Garden Design in Muncie, Indiana

You Deserve a Landscape That Feels Like You

Garden Design for East Central Indiana Properties

You deserve a garden that has a clear identity. Not a corner of the property where extra plants got installed because somebody had room for them. Not a leftover bed pattern from a previous owner whose taste is no longer yours. A garden, with intent: a clear sense of what it is, what it does across the season, and what the homeowner wants to do in it.

We design gardens as their own category of work, separate from a full property design but coordinated with it. A garden can be the focal point of a property or a quiet piece of it. Either way it deserves the same drawing-table discipline that a full property design gets.

I am Josh Perkins, Landscape Architect, and I lead the work at Plant Studio Landscape’s Muncie planting design team. The page below walks the three garden types we design most often for East Central Indiana properties and what every garden design has in common regardless of type.

Three Garden Types We Design For East Central Indiana Properties

Most garden projects we design fall into one of three character types. The character defines almost everything else: planting palette, density, maintenance load, seasonal arc, even bed shape and edge.

The first is the perennial-driven garden. Built around a curated palette of hardy perennials that returns year after year with a different color story each month. Spring shows up first with bulbs and early bloomers. Summer carries through with the workhorses. Fall closes with grasses and seed heads. The garden looks intentionally different in May than in August than in October, by design, not by accident.

The second is the cottage mix. Higher density, less formally structured, with a deliberate looseness that reads as lived-in rather than designed. Cottage gardens lean on a mix of perennials, herbs, self-seeding annuals, and occasional shrub anchors, all packed close enough that the bare-soil look never shows. The right cottage mix on the right property feels like a garden that has been there for decades, even in year two.

The third is the working garden. A garden that produces something the homeowner uses: cutting flowers for the kitchen, herbs for cooking, edibles in the right season. Working gardens have different design rules than ornamental ones. They have to be reached easily, harvested without trampling neighboring plants, and rotated each year so the soil does not get worn out. Most working gardens we design also carry an ornamental layer so the bed reads as part of the property, not as a utility patch.

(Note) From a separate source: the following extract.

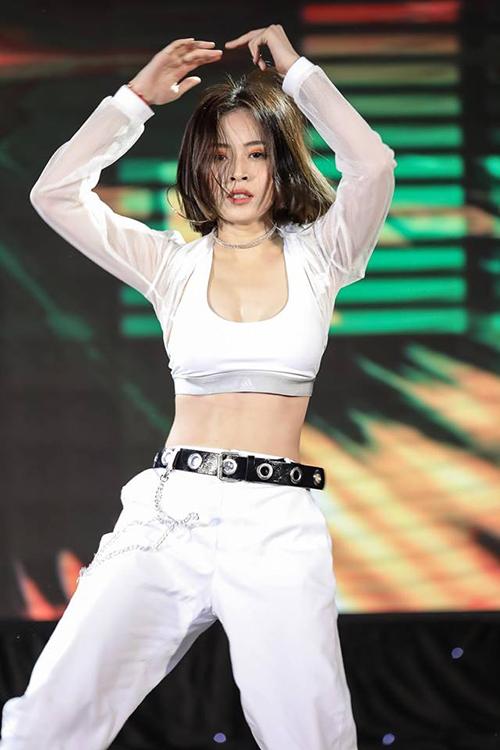 Từ khi đi sự kiện cho đến lúc lên sân khấu, Chi Pu luôn trung thành với một combo trang phục.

Most homeowners we walk with come in describing a single type but end up with a hybrid. A perennial garden with one cutting strip along the back. A cottage mix with a productive herb bed near the kitchen door. The hybrid is what most properties actually want.

Garden design by Plant Studio Landscape filled with colorful perennials in Muncie

The Perennial-Driven Garden: Year After Year of Different Color

The perennial garden is the one that rewards patience. Year one looks thin because most perennials spend their first season setting roots and not putting energy into the visible plant. Year two looks better. Year three is when the garden becomes the garden the design drew.

Designing a perennial garden well means understanding the seasonal arc. We pick plants that bloom in succession across the season rather than all at once. Early spring is allium, bleeding heart, columbine, and bulbs. Late spring carries through with peonies, irises, and salvia. Summer brings the workhorses: coneflower, black-eyed Susan, daylily, garden phlox, Russian sage. Fall closes with sedum, asters, ornamental grasses, and the seed heads of summer perennials left standing.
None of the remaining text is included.